Les résultats récemment communiqués d’une étude internationale randomisée en double insu, effectuée chez 1 718 patients ayant un myélome multiple récemment diagnostiqué et recevant le dénosumab 120 mg ou l’acide zolédronique 4 mg toutes les 4 semaines, montrent que le dénosumab n’est pas inférieur au traitement par acide zolédronique (HR 0,98 ; 95 % CI 0,85-1,14) pour retarder la survenue du premier événement squelettique. Il n’a cependant pas été montré de supériorité pour retarder ce premier événement ou les évènements ultérieurs. La survie globale entre dénosumab et acide zolédronique n’est pas différente (HR 0,90 ; 95 % CI 0,70-1,16) (7).
L’arrivée des anticorps monoclonaux
L’immunothérapie est un traitement prometteur pour certains cancers et se développe également pour la prise en charge du myélome multiple.
Le daratumumab (Darzalex) est le premier anticorps monoclonal humain anti-CD38 approuvé pour le traitement de cette affection ; il se lie à la protéine CD38 qui est fortement exprimée à la surface des plasmocytes au cours du myélome multiple.
Deux études randomisées de phase 3 ont rapporté en 2016 l’efficacité du daratumumab en association avec d’autres molécules chez les patients ayant un myélome multiple ayant déjà reçu au moins une première ligne de traitement et étant en rechute. Dans l’étude CASTOR, 498 patients d’âge médian 64 ans (30-88 ans) ont ainsi reçu du bortezomib pendant 8 cycles de 21 jours et de la dexamethasone en association ou non avec le daratumumab (8). Le daratumumab a permis de réduire le risque de progression de la maladie ou de décès de 61 % (HR 0,39 ; 95 % CI 0,28-0,53 ; p < 0,001), et d’augmenter les taux de très bonne réponse partielle (59,2 % versus 29,1 % ; p < 0,001) ou de réponse complète (19,2 % versus 9 % ; p = 0,001). L’étude POLLUX (9) a comparé l’efficacité du lenalidomide et dexamethasone sans ou avec daratumumab chez 569 patients d’âge médian 65 ans (34-89 ans). L’association du daratunumab a entraîné une réduction de 63 % du risque de progression de la maladie et de décès (HR 0,37 ; 95 % CI 0,27 à 0,52 ; p < 0,001).
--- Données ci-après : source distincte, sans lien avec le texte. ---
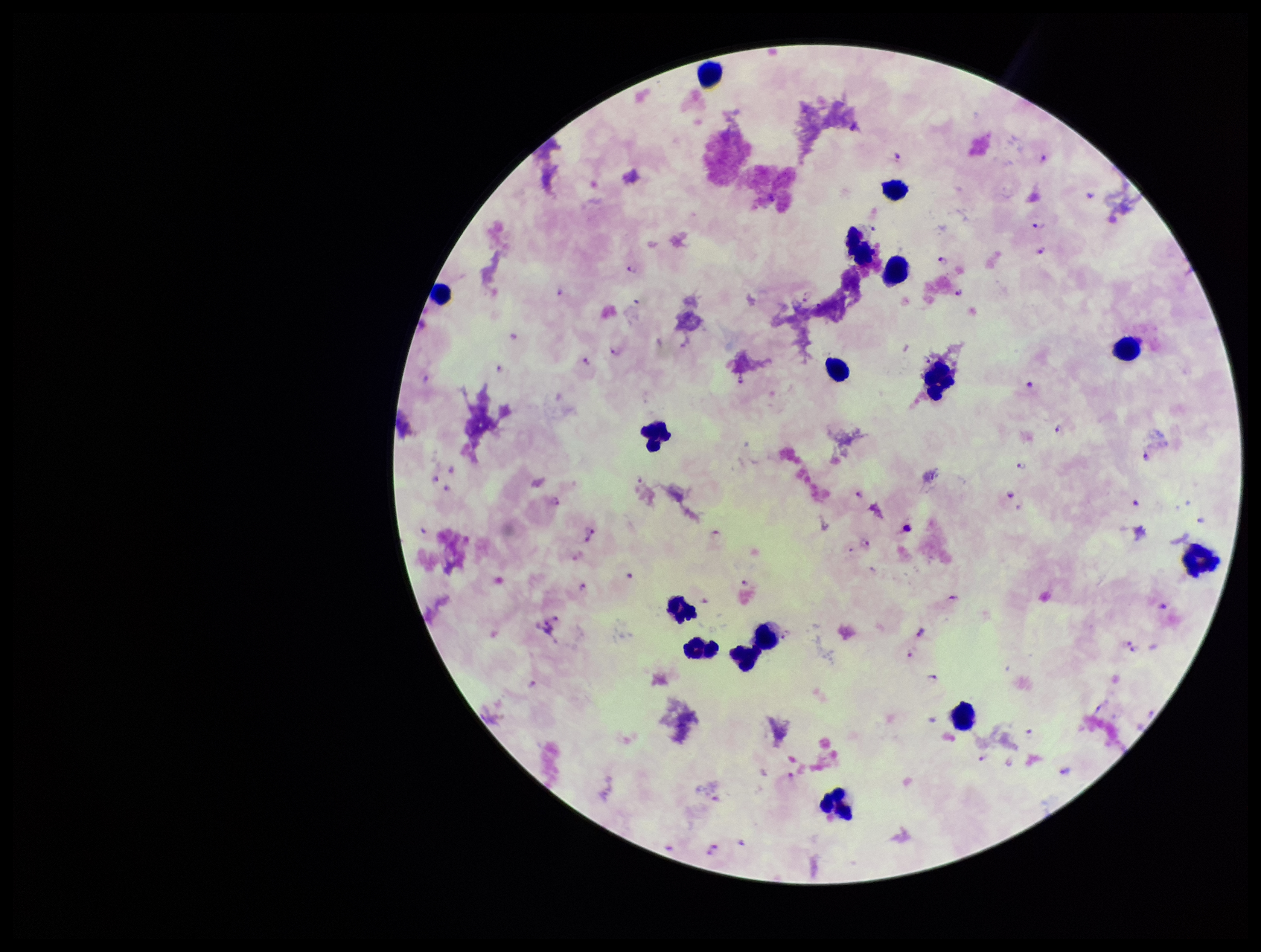

{
  "plasmodium_parasites": "identified",
  "leukocyte_count": 16,
  "capture": "smartphone photograph through the microscope eyepiece",
  "preparation": "thick",
  "image_size": "1261×952 pixels",
  "stain": "Giemsa",
  "parasite_count": 84,
  "field_of_view": "one from this slide",
  "patient_malaria_status": "positive",
  "species_reported_for_this_patient": "Plasmodium falciparum"
}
Un taux plus élevé de réponse global était observé avec le daratunumab (92,9 % versus 76,4 %, p < 0,001), de même qu’un taux plus élevé de réponse complète (43,1 % versus 19,2 % ; p < 0,001)
Ces deux études ont donc montré des taux de réponses plus importants et une survie sans progression plus longue avec l’addition de daratumumab. Cette molécule représente à nouveau une avancée importante pour la prise en charge des patients ayant un myélome multiple en rechute. D’autres études sont menées actuellement avec l’association du daratumumab en première ligne de traitement.
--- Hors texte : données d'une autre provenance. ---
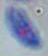
Summary:
  - Magnification: 1000x
  - Identification: Toxoplasma gondii
  - Modality: micrograph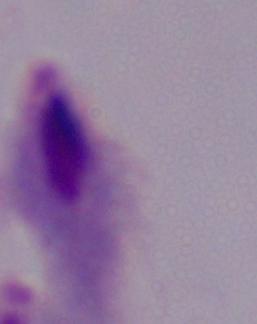
Captured at 1000x magnification. Micrograph. A trichomonad is shown.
D’autres anticorps monoclonaux sont également en cours d’étude dans cette affection (10).
CHU de Poitiers, Université de Poitiers
Références
(1)Hortobagyi GN et al.. JAMA Oncol2017 doi: 10.1001/jamaoncol.2016.6316.[Epub ahead of print]
(2)Himelstein AL et al. JAMA 2017; 317 : 48-58.
(3)Coleman R et al. Lancet 2015; 386 : 1353-61.
(4)Gnant M et al. Lancet 2015; 386: 433-43.
(5)Gnant M. et al. San Antonio Breast Cancer Symposium (SABCS) December 2015, S2-02.
(6)Henry DH et al. J Clin Oncol 2011;29:1125-3
(7)Raje N. et al. 15th International Myeloma Workshop, March 1-4, 2017. Abstract OP-046.
(8)Palumbo A et al. N Engl J Med 2016. 375 : 754–766.
(9)Dimopoulos MA et al. N Engl J Med 2016 ; 375 : 1319-31.
(10)Jung SH et al. Crit Rev Oncol Hematol 2017 ; 111 : 87-93.